▶ **WHAT NEEDS TO BE DONE**:
Repeat only the lines below that run from the line with "#24 for Need Butterfly Designed by shaba5566" to the line with "telephone_system_for_small_business_4_line_2013.png", ends included; skip every picture.

▶ **DATA FOR ANALYSIS**:
┌──
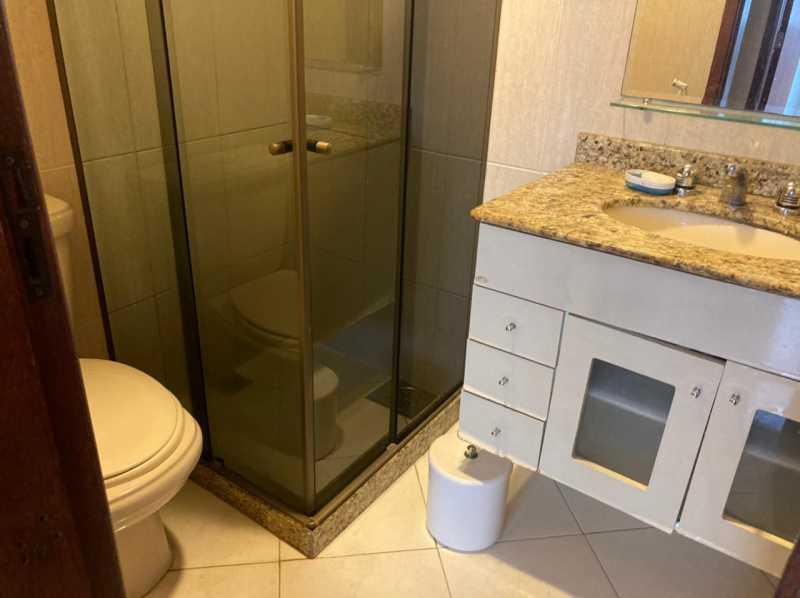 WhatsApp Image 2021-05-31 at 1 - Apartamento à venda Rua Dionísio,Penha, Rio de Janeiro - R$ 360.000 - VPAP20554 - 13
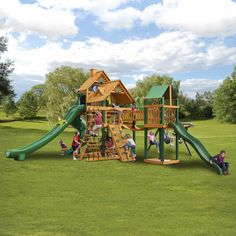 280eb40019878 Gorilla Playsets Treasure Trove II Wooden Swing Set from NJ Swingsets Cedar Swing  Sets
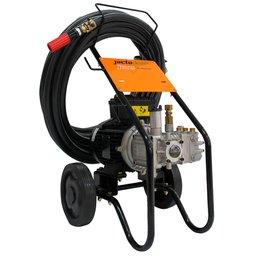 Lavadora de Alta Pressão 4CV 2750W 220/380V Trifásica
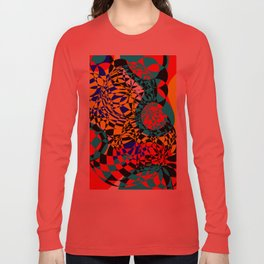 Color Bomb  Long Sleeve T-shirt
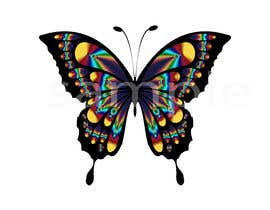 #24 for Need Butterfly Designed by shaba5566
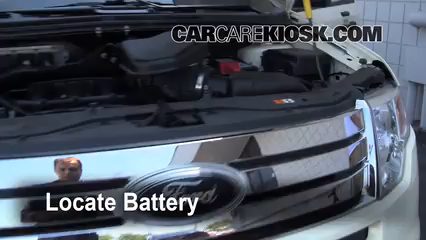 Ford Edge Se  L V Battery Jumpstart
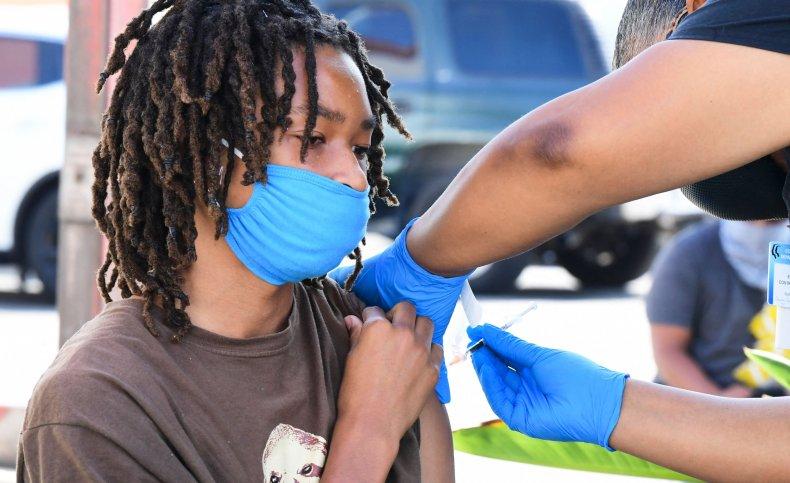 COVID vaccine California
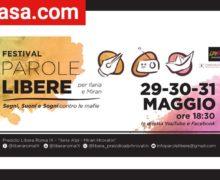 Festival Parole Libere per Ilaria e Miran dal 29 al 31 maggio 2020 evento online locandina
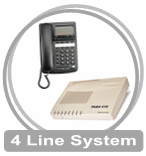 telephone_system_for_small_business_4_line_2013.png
└──
┌──
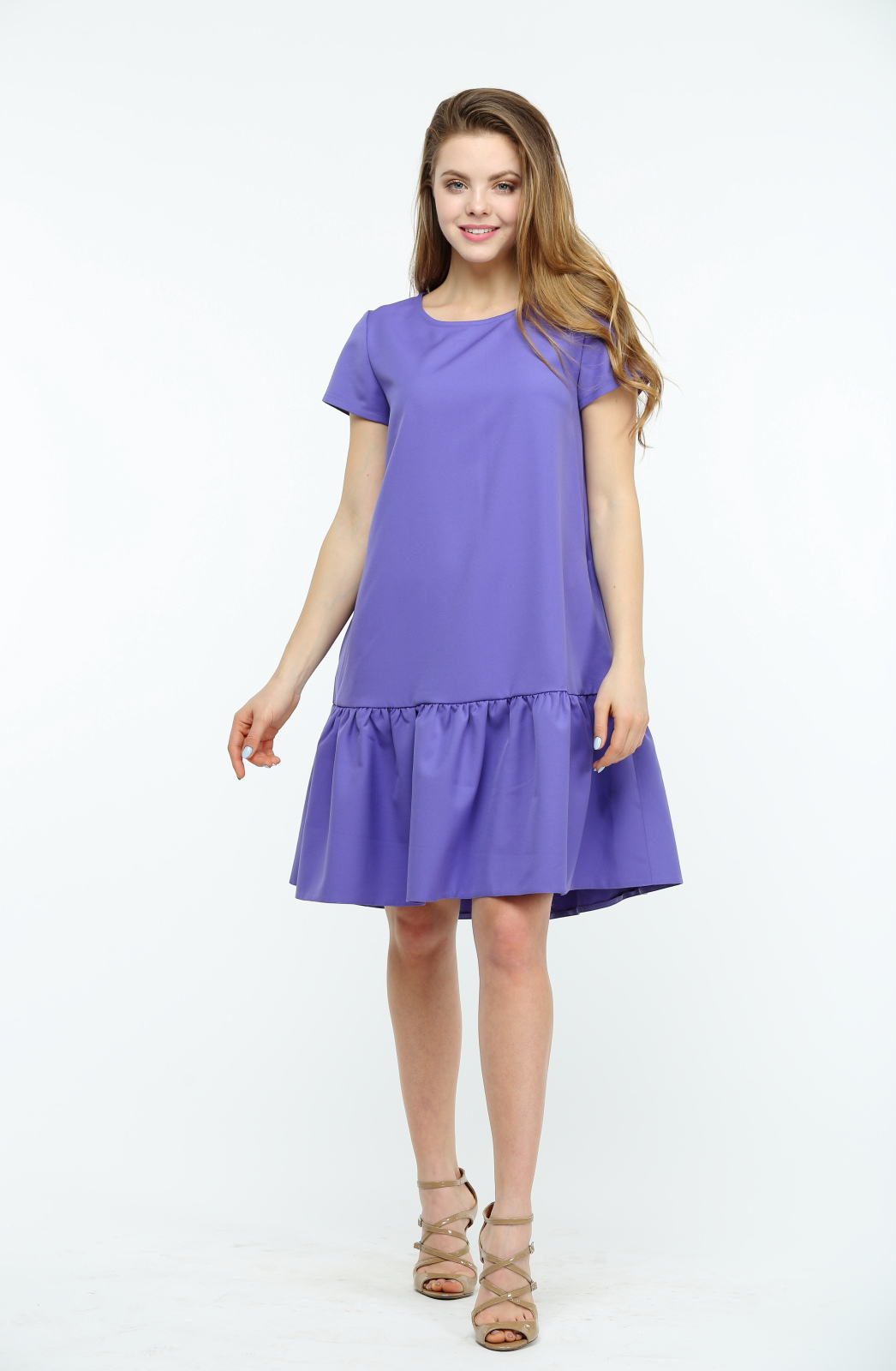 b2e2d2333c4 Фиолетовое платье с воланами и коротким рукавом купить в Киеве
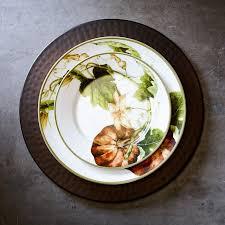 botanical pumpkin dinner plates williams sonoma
└──
┌──
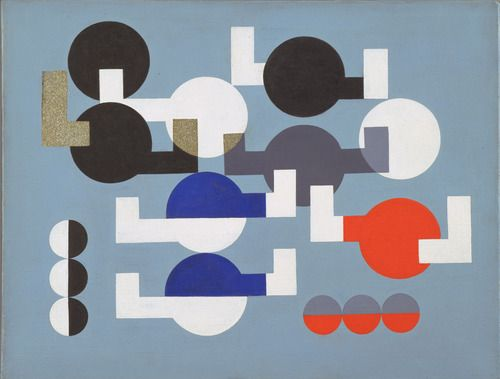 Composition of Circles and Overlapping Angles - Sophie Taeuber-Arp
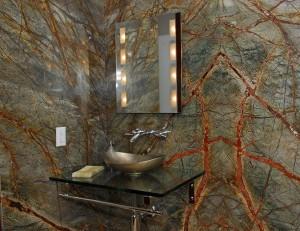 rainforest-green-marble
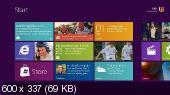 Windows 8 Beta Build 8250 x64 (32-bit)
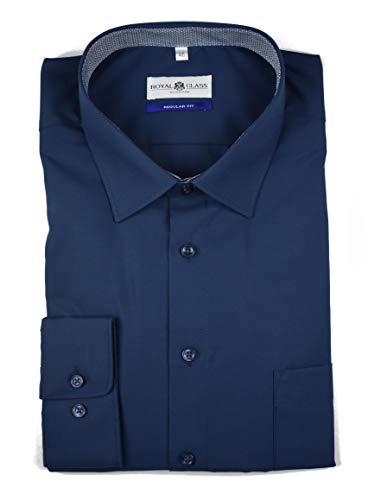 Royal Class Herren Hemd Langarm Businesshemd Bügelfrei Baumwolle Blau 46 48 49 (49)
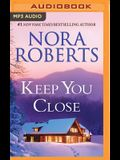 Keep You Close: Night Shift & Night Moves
└──
▶ **ANSWER TO THIS PROBLEM**:
 #24 for Need Butterfly Designed by shaba5566
 Ford Edge Se  L V Battery Jumpstart
 COVID vaccine California
 Festival Parole Libere per Ilaria e Miran dal 29 al 31 maggio 2020 evento online locandina
 telephone_system_for_small_business_4_line_2013.png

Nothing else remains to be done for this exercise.